Source texts of formatted documents:
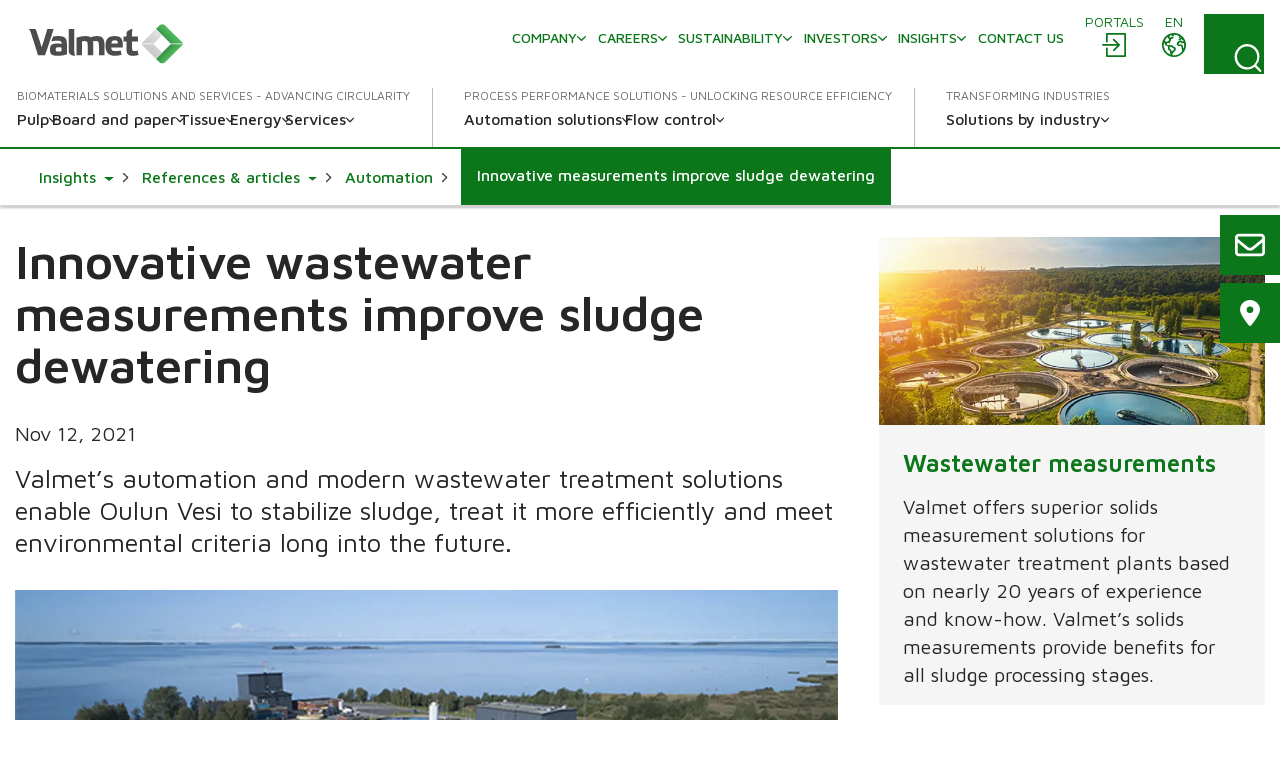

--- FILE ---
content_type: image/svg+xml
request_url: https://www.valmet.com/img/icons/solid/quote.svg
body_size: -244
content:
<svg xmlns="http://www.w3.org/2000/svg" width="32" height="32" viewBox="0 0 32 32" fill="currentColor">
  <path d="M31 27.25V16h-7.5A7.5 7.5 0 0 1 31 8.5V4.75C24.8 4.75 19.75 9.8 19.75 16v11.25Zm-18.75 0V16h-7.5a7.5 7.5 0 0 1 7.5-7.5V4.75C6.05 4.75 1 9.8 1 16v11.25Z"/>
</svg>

...

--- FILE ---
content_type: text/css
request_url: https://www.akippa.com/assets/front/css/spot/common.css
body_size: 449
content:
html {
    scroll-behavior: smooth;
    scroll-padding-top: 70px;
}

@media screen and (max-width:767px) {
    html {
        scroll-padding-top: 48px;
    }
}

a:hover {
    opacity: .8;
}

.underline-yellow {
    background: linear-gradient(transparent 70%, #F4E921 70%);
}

§ TASK REQUIREMENTS: Go through the records above and return every line that holds the string "https".

§ SOLUTION FOR THIS TASK:
request_url: https://www.valmet.com/img/icons/solid/quote.svg
request_url: https://www.akippa.com/assets/front/css/spot/common.css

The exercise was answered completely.